Our third graders are learning about different communities.They have spoken via Skype with classes from a suburb of Los Angeles, CA , an rural community in Missouri and a city, Weatherford, TX. The latest connection was with Anna Faridaku, a teacher and children’s book author from Indonesia. Students took turns speaking with Anna, who was just amazing in connecting (via the screen) to the kids, answering and asking questions. She engaged them and pushed them to deeper thinking about similarities and differences about our communities.
Will Richardson talks about Three starting points to think differently about “Learning. In addition to “Thinning the Classroom Wall” and “Being Transparent”, he lists “Talking to Strangers” as one of the starting point!
Being able to connect and learn with strangers is an important skill for all of us, and especially for a generation that will be learning online for the rest of their lives.
The above image visualizes how we are taking learning about a country from only looking at a map and reading about it in a book to talking to a “stranger “who lives in that country. We still used the map and books for background knowledge and preparation, but information is amplified:
- Information comes from a primary source
- Information is fluid, not rigid, it will adjust to the questions the students have (a book will only hold the information that editors have decided on including and will not magically switch in front of your eyes )
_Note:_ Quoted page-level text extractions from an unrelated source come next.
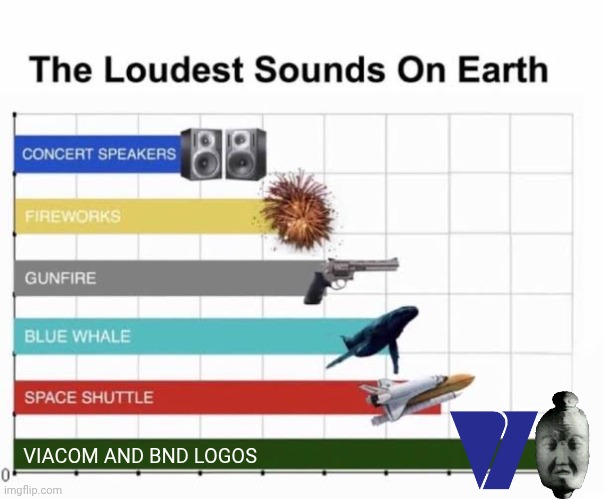 The Loudest Sounds On Earth

CONCERT SPEAKERS

FIREWORKS

GUNFIRE

BLUE WHALE

SPACE SHUTTLE

VIACOM AND BND LOGOS

0

imgflip.com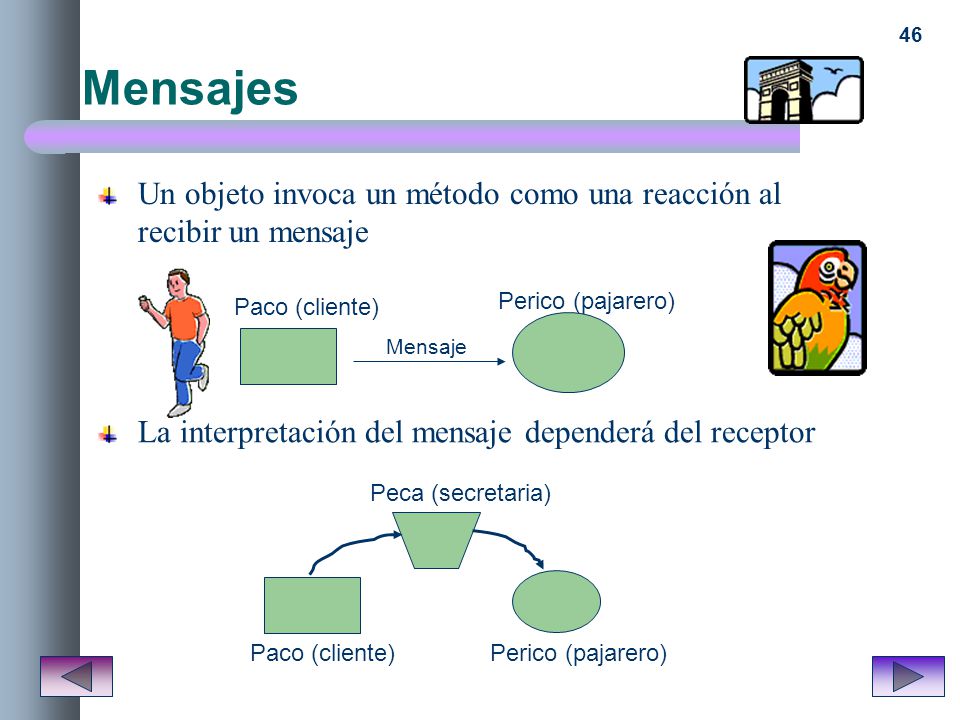 46

Mensajes

Un objeto invoca un método como una reacción al recibir un mensaje

Paco (cliente)

Mensaje

Perico (pajarero)

La interpretación del mensaje dependerá del receptor

Peca (secretaria)

Paco (cliente)

Perico (pajarero)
- Information can take on directions, tailored to your students’ interests
- Information can
“Talking to Strangers” is a critical skill to possess. It contributes to information fluency. It so dramatically contrasts the drill we heard over and over again from our parents. We used to be taught “DON’T talk to strangers” and now need the skills to do precisely that.
Disclaimer: I am not talking about talking to a stranger in a dark alley at night!